Journal of Systems Engineering and Electronics ›› 2024, Vol. 35 ›› Issue (3): 644-665.doi: 10.23919/JSEE.2024.000022

• SYSTEMS ENGINEERING • Previous Articles    

UAV maneuvering decision-making algorithm based on deep reinforcement learning under the guidance of expert experience

Guang ZHAN1(), Kun ZHANG1,2,*(), Ke LI1(), Haiyin PIAO1()   

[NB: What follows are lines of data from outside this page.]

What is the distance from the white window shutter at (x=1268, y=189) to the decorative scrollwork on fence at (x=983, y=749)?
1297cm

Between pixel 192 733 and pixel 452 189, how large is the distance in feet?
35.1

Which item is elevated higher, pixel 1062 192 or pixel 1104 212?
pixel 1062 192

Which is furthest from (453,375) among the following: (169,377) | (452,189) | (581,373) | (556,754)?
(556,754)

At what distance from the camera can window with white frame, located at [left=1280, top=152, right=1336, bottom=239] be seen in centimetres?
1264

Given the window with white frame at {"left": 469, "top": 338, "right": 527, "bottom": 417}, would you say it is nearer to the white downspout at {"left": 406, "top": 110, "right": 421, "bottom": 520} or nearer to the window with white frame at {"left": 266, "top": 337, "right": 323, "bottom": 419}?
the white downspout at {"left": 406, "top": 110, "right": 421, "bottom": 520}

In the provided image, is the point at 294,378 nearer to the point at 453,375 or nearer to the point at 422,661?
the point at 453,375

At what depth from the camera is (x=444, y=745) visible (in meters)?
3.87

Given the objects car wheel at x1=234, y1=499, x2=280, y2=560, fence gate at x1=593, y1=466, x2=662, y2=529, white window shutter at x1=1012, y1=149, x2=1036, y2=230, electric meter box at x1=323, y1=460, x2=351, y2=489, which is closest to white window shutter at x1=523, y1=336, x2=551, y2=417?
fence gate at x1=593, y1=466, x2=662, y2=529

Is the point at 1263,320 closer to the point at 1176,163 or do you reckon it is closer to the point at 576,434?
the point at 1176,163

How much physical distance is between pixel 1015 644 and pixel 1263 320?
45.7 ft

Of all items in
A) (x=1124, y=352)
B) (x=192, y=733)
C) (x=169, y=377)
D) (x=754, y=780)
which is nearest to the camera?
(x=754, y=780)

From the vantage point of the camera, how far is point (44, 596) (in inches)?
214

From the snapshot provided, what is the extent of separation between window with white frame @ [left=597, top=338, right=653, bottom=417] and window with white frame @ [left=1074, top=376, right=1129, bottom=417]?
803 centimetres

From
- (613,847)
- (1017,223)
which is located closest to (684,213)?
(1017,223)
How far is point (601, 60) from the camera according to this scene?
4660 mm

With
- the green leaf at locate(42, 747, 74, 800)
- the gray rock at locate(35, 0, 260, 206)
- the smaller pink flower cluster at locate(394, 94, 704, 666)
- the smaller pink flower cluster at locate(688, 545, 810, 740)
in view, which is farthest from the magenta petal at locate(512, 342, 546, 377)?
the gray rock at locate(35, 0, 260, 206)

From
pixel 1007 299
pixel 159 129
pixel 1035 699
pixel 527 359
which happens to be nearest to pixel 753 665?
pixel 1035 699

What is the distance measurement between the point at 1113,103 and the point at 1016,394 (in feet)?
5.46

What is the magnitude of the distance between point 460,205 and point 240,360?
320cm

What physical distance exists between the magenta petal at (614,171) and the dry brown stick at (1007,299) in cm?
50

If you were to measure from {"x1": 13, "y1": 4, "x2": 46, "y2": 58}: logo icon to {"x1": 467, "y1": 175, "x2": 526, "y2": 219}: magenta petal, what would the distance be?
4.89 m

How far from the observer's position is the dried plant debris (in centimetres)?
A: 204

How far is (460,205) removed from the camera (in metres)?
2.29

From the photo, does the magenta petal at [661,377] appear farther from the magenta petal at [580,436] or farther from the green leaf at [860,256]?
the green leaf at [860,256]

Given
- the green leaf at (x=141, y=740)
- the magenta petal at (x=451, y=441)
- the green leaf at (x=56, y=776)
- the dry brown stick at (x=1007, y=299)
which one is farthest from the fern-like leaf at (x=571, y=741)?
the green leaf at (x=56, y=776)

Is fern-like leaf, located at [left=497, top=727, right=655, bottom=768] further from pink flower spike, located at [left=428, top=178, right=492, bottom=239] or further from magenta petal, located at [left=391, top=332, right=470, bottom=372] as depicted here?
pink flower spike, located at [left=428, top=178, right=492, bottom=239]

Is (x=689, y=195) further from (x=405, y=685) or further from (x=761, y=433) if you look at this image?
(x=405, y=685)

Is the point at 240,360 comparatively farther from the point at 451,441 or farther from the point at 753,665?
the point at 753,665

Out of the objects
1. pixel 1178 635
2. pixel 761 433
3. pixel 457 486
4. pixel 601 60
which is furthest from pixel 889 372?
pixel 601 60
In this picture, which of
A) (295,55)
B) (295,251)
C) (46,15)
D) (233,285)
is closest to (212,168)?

  1. 1 School of Electronics and Information, Northwestern Polytechnical University, Xi’an 710072, China
    2 Science and Technology on Electro-Optic Control Laboratory, Luoyang 471009, China
  • Received:2022-06-14 Online:2024-06-18 Published:2024-06-19
  • Contact: Kun ZHANG E-mail:zhanguang@mail.nwpu.edu.cn;kunzhang@nwpu.edu.cn;keli_iat@mail.nwpu.edu.cn;haiyinpiao@mail.nwpu.edu.cn
  • About author:
    ZHAN Guang was born in 1979. He received his B.S. degree from Beihang University, China, in 2001. He received his M.S. degree from Beihang University, China, in 2004. He is currently pursuing his Ph.D. degree in electronics and information technology with the School of Electronic Information at Northwestern Polytechnical University. His research interests are unmanned aerial vehicle and cluster intelligence. E-mail: zhanguang@mail.nwpu.edu.cn

    ZHANG Kun was born in 1982. He received his Ph.D. degree from Northwestern Polytechnical University in 2010. He is an associate professor in Northwestern Polytechnical University. His research interests are intelligent air combat, intelligent control and decision-making, integrated avionics system simulation and testing, and advanced control theory and application. E-mail: kunzhang@nwpu.edu.cn

    LI Ke was born in 1996. He received his B.S. degree from Northwestern Polytechnical University, Xi’an, China in 2018. Currently, he is pursuing his Ph.D. degree at Northwestern Polytechnical University. His research interests are autonomous flight of unmanned aerial vehicle, and unmanned aerial vehicle swarm control. E-mail: keli_iat@mail.nwpu.edu.cn

    PIAO Haiyin was born in 1984. He received his M.S. degree in computer science from Dalian University of Technology, China, in 2010. He is currently working toward his Ph.D. degree in School of Electronics and Information, Northwestern Polytechnical University, China. His current research interests include deep learning, multi-agent reinforcement learning, and game theory with particular attention to aerospace applications. E-mail: haiyinpiao@mail.nwpu.edu.cn
  • Supported by:
    This work was supported by the Key Research and Development Program of Shaanxi (2022GXLH-02-09), the Aeronautical Science Foundation of China (20200051053001), and the Natural Science Basic Research Program of Shaanxi (2020JM-147).

Abstract:

Autonomous umanned aerial vehicle (UAV) manipulation is necessary for the defense department to execute tactical missions given by commanders in the future unmanned battlefield. A large amount of research has been devoted to improving the autonomous decision-making ability of UAV in an interactive environment, where finding the optimal maneuvering decision-making policy became one of the key issues for enabling the intelligence of UAV. In this paper, we propose a maneuvering decision-making algorithm for autonomous air-delivery based on deep reinforcement learning under the guidance of expert experience. Specifically, we refine the guidance towards area and guidance towards specific point tasks for the air-delivery process based on the traditional air-to-surface fire control methods. Moreover, we construct the UAV maneuvering decision-making model based on Markov decision processes (MDPs). Specifically, we present a reward shaping method for the guidance towards area and guidance towards specific point tasks using potential-based function and expert-guided advice. The proposed algorithm could accelerate the convergence of the maneuvering decision-making policy and increase the stability of the policy in terms of the output during the later stage of training process. The effectiveness of the proposed maneuvering decision-making policy is illustrated by the curves of training parameters and extensive experimental results for testing the trained policy.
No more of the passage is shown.